- Romeu Zema, pré-candidato do Novo, disse que o STF é o “pior Supremo da história” e chamou o tribunal de incendiário.
- Propõe mudanças no processo de indicação de ministros, com participação do STJ, da Procuradoria-Geral da República e da OAB, e não apenas do presidente da República.
- Defende que o indicado ao STF tenha mais de sessenta anos, elimine decisões monocráticas e dependa de maioria do Senado para abrir impeachment.
- Critica o atual sistema e cita irregularidades ligadas a Toffoli e Moraes, além de mencionar o caso do suposto envolvimento com o dono do Master.
- O comentário de Zema ocorreu após vídeo que simula Gilmar Mendes, gerando desdobramentos com pedidos de impeachment contra ministros e ações junto à PGR.
Romeu Zema, pré-candidato do Novo e ex-governador de Minas, criticou o STF nesta quarta-feira, 22. Ele chamou o tribunal de pior da história, dizendo que antes era o bombeiro do Brasil e hoje seria o incendiário que agrava crises.

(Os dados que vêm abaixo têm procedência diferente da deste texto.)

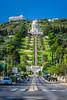 The Bahia shrine and gardens on the slopes of Mount Carmel in Haifa, Israel, Middle East.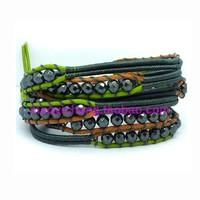 new arrival, Jeseny bracelet lucky stone 5 ring natural hematite wrap bracelet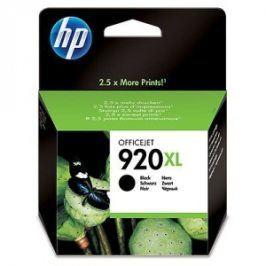 HP CD975AE - originál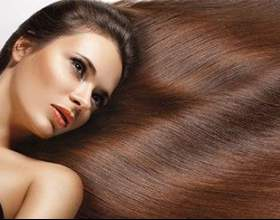 Какое наращивание волос лучше: капсульное или ленточное? Технология каждого типа процедур фото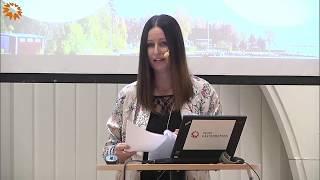 Turismdagarna i Västerbotten 2017 - Beatrice Bergqvist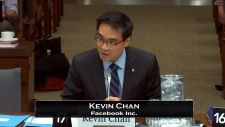 LIVE3: Hearing on Cambridge Analytica and Facebook
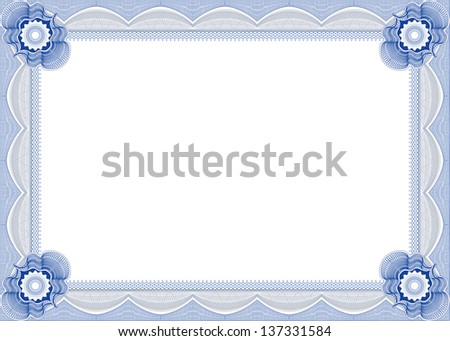 Frame for diploma. - stock photo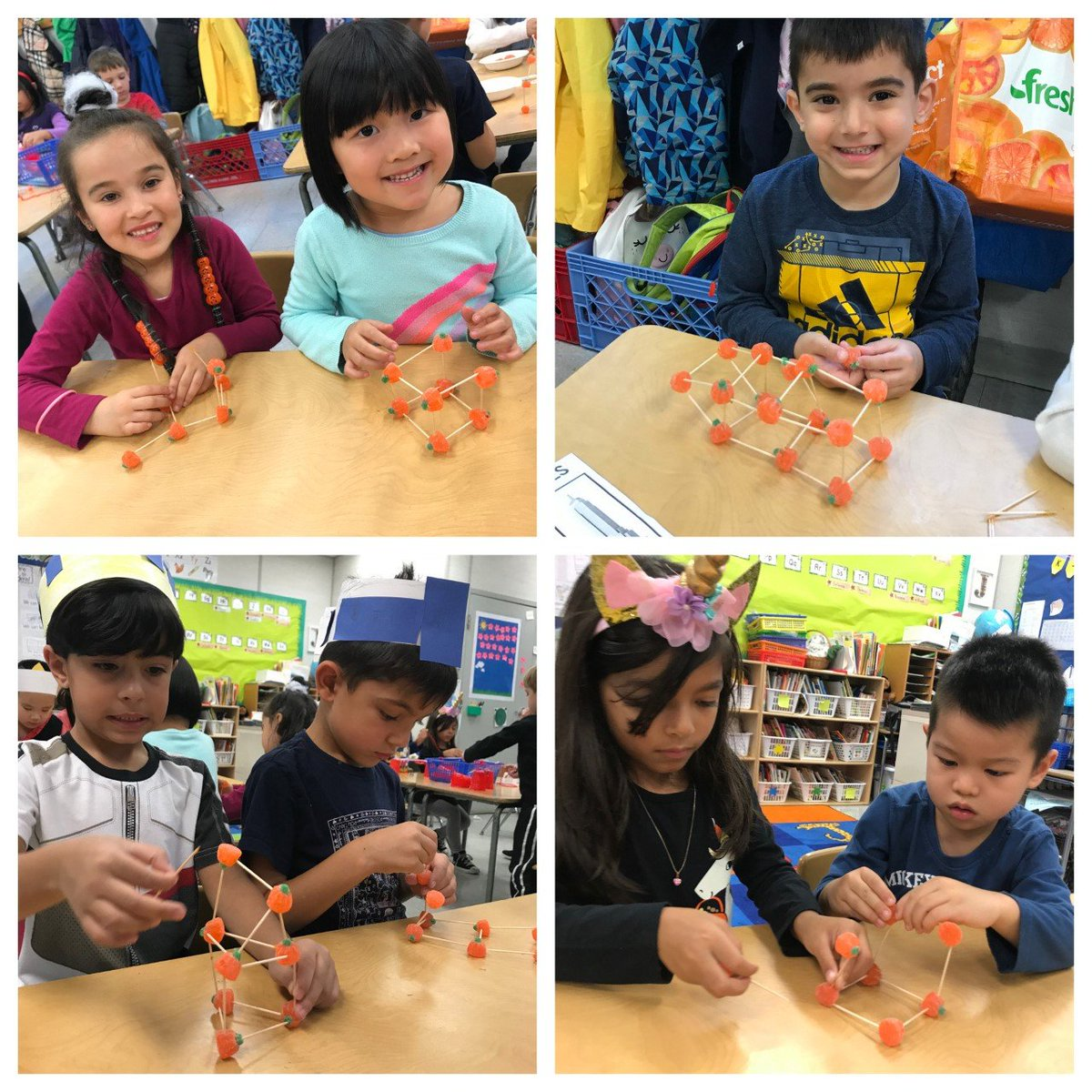 Ps41q On Twitter Kindergarten Studying How To Make Strong Structures Using A Triangle Shape To Support Stabilize And Stiffen Can You Build A Candy Pumpkin Tower And Spider Web Bridge Halloween Stem D26team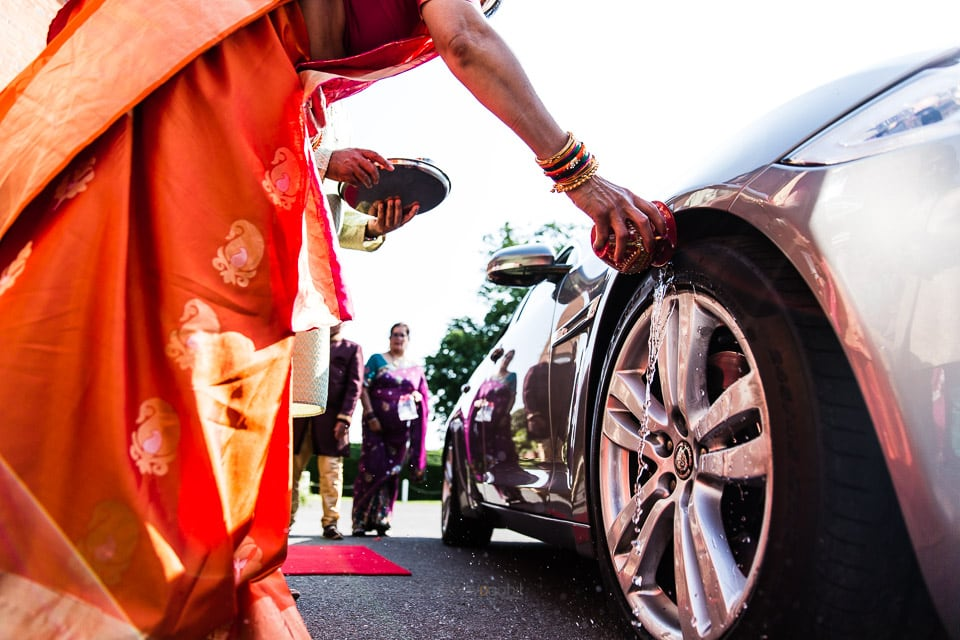 Wheel blessing ceremony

A declaração foi feita em Brasília, durante entrevista com deputados de oposição.
Zema rejeita o atual papel do presidente da República na indicação de ministros e defende mudanças para ampliar a participação de outras instituições. Entre as propostas, ele sugere que o STJ, a PGR e a OAB também tenham voz no processo de escolha de ministros do STF.
O ex-governador listou medidas para “estancar a podridão” apontando suspeitas de ligações entre ministros e o dono de um site de notícias, alvo de controvérsia recente. Ele afirmou que ministros seriam substituídos por brasileiros de bem e que as decisões monocráticas seriam eliminadas.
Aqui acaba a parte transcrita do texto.